## Supplied passage:
--*--
The Russification campaign also promoted the Russian Orthodox faith over Catholicism. The measures used included closing down Catholic monasteries, officially banning the building of new churches and giving many of the old ones to the Russian Orthodox church, banning Catholic schools and establishing state schools that taught only the Orthodox religion, requiring Catholic priests to preach only officially approved sermons, requiring that Catholics who married members of the Orthodox church convert, requiring Catholic nobles to pay an additional tax in the amount of 10% of their profits, limiting the amount of land a Catholic peasant could own, and switching from the Gregorian calendar (used by Catholics) to the Julian one (used by members of the Orthodox church).

Most of the Orthodox Church property in the 19th century Congress Poland was acquired at the expense of the Catholic Church of both rites (Roman and Greek Catholic).

After the 1863 January Uprising, many manors and great chunks of land were confiscated from nobles of Polish and Lithuanian descent who were accused of helping the uprising; these properties were later given or sold to Russian nobles. Villages where supporters of the uprising lived were repopulated by ethnic Russians. Vilnius University, where the language of instruction had been Polish rather than Russian, closed in 1832. Lithuanians and Poles were banned from holding any public jobs (including professional positions, such as teachers and doctors) in Lithuania; this forced educated Lithuanians to move to other parts of the Russian Empire. The old legal code was dismantled and a new one based on the Russian code and written in the Russian language was enacted; Russian became the only administrative and juridical language in the area. Most of these actions ended at the beginning of the Russo-Japanese War of 1904–1905, but others took longer to be reversed; Vilnius University re-opened only after Russia had lost control of the city in 1919.
--*--
(Excerpt from a dataset)
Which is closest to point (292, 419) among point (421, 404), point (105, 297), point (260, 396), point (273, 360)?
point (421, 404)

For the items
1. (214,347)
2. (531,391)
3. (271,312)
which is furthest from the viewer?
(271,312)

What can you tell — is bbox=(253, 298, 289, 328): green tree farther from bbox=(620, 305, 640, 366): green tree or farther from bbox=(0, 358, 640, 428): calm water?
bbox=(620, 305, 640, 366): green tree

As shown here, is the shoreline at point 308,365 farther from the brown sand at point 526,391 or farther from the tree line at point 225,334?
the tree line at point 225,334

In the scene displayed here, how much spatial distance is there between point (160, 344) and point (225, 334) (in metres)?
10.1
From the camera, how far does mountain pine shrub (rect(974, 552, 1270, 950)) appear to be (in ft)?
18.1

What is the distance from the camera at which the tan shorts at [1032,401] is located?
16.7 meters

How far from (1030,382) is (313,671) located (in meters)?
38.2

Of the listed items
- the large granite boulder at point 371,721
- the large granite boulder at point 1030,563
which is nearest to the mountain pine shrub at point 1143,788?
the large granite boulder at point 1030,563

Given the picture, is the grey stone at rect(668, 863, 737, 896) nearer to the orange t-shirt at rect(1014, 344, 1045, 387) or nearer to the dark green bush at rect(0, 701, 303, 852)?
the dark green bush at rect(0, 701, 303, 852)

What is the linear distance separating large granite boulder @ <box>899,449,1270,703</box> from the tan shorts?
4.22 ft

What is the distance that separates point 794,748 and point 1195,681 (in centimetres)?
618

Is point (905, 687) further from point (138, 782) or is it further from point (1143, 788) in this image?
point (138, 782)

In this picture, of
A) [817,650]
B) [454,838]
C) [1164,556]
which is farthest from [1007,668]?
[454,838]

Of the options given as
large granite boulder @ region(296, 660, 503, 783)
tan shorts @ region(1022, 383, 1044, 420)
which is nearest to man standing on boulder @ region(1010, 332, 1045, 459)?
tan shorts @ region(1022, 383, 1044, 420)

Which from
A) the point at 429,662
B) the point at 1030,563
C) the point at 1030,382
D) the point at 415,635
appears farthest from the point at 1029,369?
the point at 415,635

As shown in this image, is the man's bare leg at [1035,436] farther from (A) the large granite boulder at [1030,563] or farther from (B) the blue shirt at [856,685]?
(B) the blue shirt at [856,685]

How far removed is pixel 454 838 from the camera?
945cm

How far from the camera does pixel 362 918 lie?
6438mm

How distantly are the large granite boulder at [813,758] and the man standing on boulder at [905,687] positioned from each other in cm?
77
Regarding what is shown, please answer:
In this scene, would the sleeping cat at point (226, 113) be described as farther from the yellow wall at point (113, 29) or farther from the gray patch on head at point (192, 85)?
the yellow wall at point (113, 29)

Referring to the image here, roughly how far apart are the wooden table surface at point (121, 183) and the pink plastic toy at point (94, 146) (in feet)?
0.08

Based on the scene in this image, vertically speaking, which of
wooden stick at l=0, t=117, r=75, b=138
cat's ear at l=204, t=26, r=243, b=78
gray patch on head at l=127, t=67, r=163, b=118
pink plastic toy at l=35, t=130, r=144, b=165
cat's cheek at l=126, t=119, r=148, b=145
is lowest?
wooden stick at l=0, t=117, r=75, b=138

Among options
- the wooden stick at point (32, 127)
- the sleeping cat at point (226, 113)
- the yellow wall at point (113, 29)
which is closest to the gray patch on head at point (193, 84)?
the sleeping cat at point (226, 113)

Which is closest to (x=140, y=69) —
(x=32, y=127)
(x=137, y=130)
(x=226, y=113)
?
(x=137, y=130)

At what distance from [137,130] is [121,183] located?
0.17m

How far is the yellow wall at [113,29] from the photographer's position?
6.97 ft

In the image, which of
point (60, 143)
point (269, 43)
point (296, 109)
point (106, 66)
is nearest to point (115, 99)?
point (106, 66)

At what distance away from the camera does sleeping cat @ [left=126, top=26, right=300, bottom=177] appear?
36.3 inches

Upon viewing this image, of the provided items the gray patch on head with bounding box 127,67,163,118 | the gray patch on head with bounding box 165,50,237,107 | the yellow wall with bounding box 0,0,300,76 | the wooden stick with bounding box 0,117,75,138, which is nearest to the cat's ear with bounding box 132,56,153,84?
--*--
## Given problem:
Pick up the passage on Russification in Lithuania and Poland after its final sentence and carry it forward.

## Response to this exercise:
Bessarabia/Moldova 

Bessarabia was annexed by the Russian Empire in 1812. In 1816 Bessarabia became an autonomous state, but only until 1828. In 1829, the use of the Romanian language was forbidden in the administration. In 1833, the use of the Romanian language was forbidden in churches. In 1842, teaching in Romanian was forbidden in secondary schools; it was forbidden in elementary schools in 1860.

The Russian authorities encouraged the migration of Moldovans to other provinces of the Russian Empire (especially in Kuban, Kazakhstan, and Siberia), while foreign ethnic groups (especially Russians and Ukrainians, called in the 19th century "Little Russians") were encouraged to settle there. Though the 1817 census did not record ethnicity, Romanian authors have claimed that Bessarabia was populated at the time by 86% Moldovans, 6.5% Ukrainians, 1.5% Russians (Lipovans), and 6% other ethnic groups. 80 years later, in 1897, the ethnic structure was very different: only 56% Moldovans, but 11.7% Ukrainians, 18.9% Russians, and 13.4% other ethnic groups. During 80 years, between 1817 and 1897, the share of the Moldovan population dropped by 30%.

After the Soviet occupation of Bessarabia in 1940, the Romanian population of Bessarabia was persecuted by Soviet authorities, especially in the years following the annexation, based mostly on social, educational, and political grounds; because of this, Russification laws were imposed again on the Romanian population. The Moldovan language promoted during the Interwar period by the Soviet authorities first in the Moldavian Autonomous Soviet Socialist Republic, and after 1940 taught in the Moldavian Soviet Socialist Republic, was actually the Romanian language but written with a version of the Cyrillic script derived from the Russian alphabet. Proponents of Cyrillic orthography argue that the Romanian language was historically written with the Cyrillic script, albeit a different version of it (see Moldovan alphabet and Romanian Cyrillic alphabet for a discussion of this controversy).

Ukraine 

Russian and Soviet authorities conducted policies of Russification of Ukraine from 1709 to 1991, interrupted by the Korenizatsiya policy in the 1920s. Since Ukraine's independence, its government has implemented Ukrainization policies to decrease the use of Russian and favour Ukrainian.

A number of Ukrainian activists died by suicide in protest against Russification, including Vasyl Makukh in 1968 and Oleksa Hirnyk in 1978.

After the 2014 Russian Annexation of Crimea and the establishment of unrecognized Russian-supported militants in eastern Ukraine, Russification was imposed on people in these areas.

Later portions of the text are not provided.